[The problem]
Copy out every one of the following entries word for word, with nothing changed.

[Exercise input]

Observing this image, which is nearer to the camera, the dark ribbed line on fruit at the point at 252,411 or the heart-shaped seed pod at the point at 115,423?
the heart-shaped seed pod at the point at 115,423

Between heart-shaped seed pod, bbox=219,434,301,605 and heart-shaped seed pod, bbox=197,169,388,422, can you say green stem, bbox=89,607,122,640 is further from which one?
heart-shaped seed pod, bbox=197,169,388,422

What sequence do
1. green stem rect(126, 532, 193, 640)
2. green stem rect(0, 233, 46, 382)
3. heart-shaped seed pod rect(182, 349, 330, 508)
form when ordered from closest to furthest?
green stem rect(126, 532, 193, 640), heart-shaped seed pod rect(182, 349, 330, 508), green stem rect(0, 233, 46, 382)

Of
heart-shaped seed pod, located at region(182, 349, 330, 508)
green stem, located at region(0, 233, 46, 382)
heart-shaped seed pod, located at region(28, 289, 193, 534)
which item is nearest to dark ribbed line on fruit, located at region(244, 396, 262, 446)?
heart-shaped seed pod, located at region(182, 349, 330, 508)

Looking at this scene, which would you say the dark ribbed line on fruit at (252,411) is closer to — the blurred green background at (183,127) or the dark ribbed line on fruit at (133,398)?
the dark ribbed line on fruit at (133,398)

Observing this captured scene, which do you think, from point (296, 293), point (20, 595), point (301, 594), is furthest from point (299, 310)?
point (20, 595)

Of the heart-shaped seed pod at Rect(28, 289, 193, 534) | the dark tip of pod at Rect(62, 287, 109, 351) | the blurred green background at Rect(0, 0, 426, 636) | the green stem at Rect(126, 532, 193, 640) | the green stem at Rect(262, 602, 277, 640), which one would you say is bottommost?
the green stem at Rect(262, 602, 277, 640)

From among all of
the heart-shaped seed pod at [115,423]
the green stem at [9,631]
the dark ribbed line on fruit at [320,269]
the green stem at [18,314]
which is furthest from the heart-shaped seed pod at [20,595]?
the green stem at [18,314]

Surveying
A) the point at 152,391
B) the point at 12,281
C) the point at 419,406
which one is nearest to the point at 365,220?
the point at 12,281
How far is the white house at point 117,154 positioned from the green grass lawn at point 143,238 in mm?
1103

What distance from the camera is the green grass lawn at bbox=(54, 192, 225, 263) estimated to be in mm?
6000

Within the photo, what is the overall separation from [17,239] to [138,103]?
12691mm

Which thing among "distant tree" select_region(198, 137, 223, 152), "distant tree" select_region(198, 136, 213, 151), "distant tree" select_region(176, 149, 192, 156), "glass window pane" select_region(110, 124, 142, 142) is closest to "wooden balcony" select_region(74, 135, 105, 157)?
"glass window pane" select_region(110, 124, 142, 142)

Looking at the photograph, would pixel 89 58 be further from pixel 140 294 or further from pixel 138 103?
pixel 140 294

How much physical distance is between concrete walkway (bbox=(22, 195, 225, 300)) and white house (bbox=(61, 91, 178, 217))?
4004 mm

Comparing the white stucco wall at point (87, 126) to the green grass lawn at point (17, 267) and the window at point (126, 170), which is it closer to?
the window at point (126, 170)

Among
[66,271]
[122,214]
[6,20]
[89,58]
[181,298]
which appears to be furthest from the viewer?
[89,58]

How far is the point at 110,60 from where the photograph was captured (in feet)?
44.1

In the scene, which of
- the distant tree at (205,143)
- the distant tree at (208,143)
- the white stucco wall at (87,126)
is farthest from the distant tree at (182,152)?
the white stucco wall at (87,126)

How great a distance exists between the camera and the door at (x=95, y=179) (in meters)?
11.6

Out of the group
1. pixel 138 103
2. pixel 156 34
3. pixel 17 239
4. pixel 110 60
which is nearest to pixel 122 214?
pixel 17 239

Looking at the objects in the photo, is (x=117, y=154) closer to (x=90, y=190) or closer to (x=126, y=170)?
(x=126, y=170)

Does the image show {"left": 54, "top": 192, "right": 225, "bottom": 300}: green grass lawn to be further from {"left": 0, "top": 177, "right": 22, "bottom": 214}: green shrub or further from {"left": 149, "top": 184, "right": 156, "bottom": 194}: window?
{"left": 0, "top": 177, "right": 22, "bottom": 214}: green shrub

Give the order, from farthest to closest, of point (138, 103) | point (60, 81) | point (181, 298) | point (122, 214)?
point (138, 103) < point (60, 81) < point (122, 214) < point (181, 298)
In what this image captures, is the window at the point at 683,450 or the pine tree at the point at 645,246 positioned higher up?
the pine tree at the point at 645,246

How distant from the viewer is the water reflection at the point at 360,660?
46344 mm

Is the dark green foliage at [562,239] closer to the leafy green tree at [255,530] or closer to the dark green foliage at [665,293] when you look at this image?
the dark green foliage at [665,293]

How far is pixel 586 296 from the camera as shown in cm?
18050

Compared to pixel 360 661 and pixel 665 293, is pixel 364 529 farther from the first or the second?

[Output below]
Observing this image, which is nearer to the camera, the dark ribbed line on fruit at the point at 252,411 or the heart-shaped seed pod at the point at 115,423?
the heart-shaped seed pod at the point at 115,423

Between heart-shaped seed pod, bbox=219,434,301,605 and heart-shaped seed pod, bbox=197,169,388,422, can you say green stem, bbox=89,607,122,640 is further from which one?
heart-shaped seed pod, bbox=197,169,388,422

What sequence do
1. green stem rect(126, 532, 193, 640)
2. green stem rect(0, 233, 46, 382)
3. heart-shaped seed pod rect(182, 349, 330, 508)
form when ordered from closest to furthest?
green stem rect(126, 532, 193, 640), heart-shaped seed pod rect(182, 349, 330, 508), green stem rect(0, 233, 46, 382)

Of
heart-shaped seed pod, located at region(182, 349, 330, 508)
green stem, located at region(0, 233, 46, 382)
heart-shaped seed pod, located at region(28, 289, 193, 534)
which item is nearest to dark ribbed line on fruit, located at region(244, 396, 262, 446)?
heart-shaped seed pod, located at region(182, 349, 330, 508)

Looking at this scene, which would you say the dark ribbed line on fruit at (252,411) is closer to — the blurred green background at (183,127) or the dark ribbed line on fruit at (133,398)?
the dark ribbed line on fruit at (133,398)

Observing this captured scene, which do you think, from point (296, 293), point (20, 595), point (301, 594), is furthest from point (299, 310)?
point (20, 595)

Of the heart-shaped seed pod at Rect(28, 289, 193, 534) | the dark tip of pod at Rect(62, 287, 109, 351) | the blurred green background at Rect(0, 0, 426, 636) | the green stem at Rect(126, 532, 193, 640) | the green stem at Rect(262, 602, 277, 640), which one would you say is bottommost?
the green stem at Rect(262, 602, 277, 640)

From among all of
the heart-shaped seed pod at [115,423]
the green stem at [9,631]
the dark ribbed line on fruit at [320,269]
the green stem at [18,314]
which is furthest from the heart-shaped seed pod at [20,595]?
the green stem at [18,314]

Surveying
A) the point at 152,391
B) the point at 12,281
C) the point at 419,406
which one is nearest to the point at 365,220?
the point at 12,281
How far is the white house at point 117,154 positioned from the green grass lawn at point 143,238 in mm?
1103

What distance from the camera is the green grass lawn at bbox=(54, 192, 225, 263) estimated to be in mm?
6000

Within the photo, what is the overall separation from [17,239] to [138,103]?
12691mm

Which thing among "distant tree" select_region(198, 137, 223, 152), "distant tree" select_region(198, 136, 213, 151), "distant tree" select_region(176, 149, 192, 156), "glass window pane" select_region(110, 124, 142, 142) is closest to "wooden balcony" select_region(74, 135, 105, 157)?
"glass window pane" select_region(110, 124, 142, 142)

Looking at the photograph, would pixel 89 58 be further from pixel 140 294 or further from pixel 138 103?
pixel 140 294

How much physical distance is between concrete walkway (bbox=(22, 195, 225, 300)) and white house (bbox=(61, 91, 178, 217))?
4004 mm

Comparing the white stucco wall at point (87, 126) to the green grass lawn at point (17, 267) and the window at point (126, 170), which is it closer to?
the window at point (126, 170)

Among
[66,271]
[122,214]
[6,20]
[89,58]
[181,298]
which appears to be furthest from the viewer?
[89,58]

How far is the point at 110,60 from where the photograph was captured (in feet)?
44.1

In the scene, which of
- the distant tree at (205,143)
- the distant tree at (208,143)
- the white stucco wall at (87,126)
is farthest from the distant tree at (182,152)?
the white stucco wall at (87,126)

How great a distance exists between the camera and the door at (x=95, y=179) (in meters)?
11.6

Out of the group
1. pixel 138 103
2. pixel 156 34
3. pixel 17 239
4. pixel 110 60
which is nearest to pixel 122 214?
pixel 17 239

Looking at the objects in the photo, is (x=117, y=154) closer to (x=90, y=190) or closer to (x=126, y=170)?
(x=126, y=170)

Does the image show {"left": 54, "top": 192, "right": 225, "bottom": 300}: green grass lawn to be further from {"left": 0, "top": 177, "right": 22, "bottom": 214}: green shrub or further from {"left": 149, "top": 184, "right": 156, "bottom": 194}: window?
{"left": 0, "top": 177, "right": 22, "bottom": 214}: green shrub

Give the order, from farthest to closest, of point (138, 103) | point (60, 81) | point (181, 298) | point (122, 214)?
point (138, 103) < point (60, 81) < point (122, 214) < point (181, 298)
In what this image captures, is the window at the point at 683,450 or the pine tree at the point at 645,246 positioned higher up?
the pine tree at the point at 645,246

How distant from the viewer is the water reflection at the point at 360,660?
46344 mm

Is the dark green foliage at [562,239] closer to the leafy green tree at [255,530] or closer to the dark green foliage at [665,293] when you look at this image?
the dark green foliage at [665,293]

How far is pixel 586 296 from the camera as shown in cm?
18050

Compared to pixel 360 661 and pixel 665 293, is pixel 364 529 farther from the first or the second?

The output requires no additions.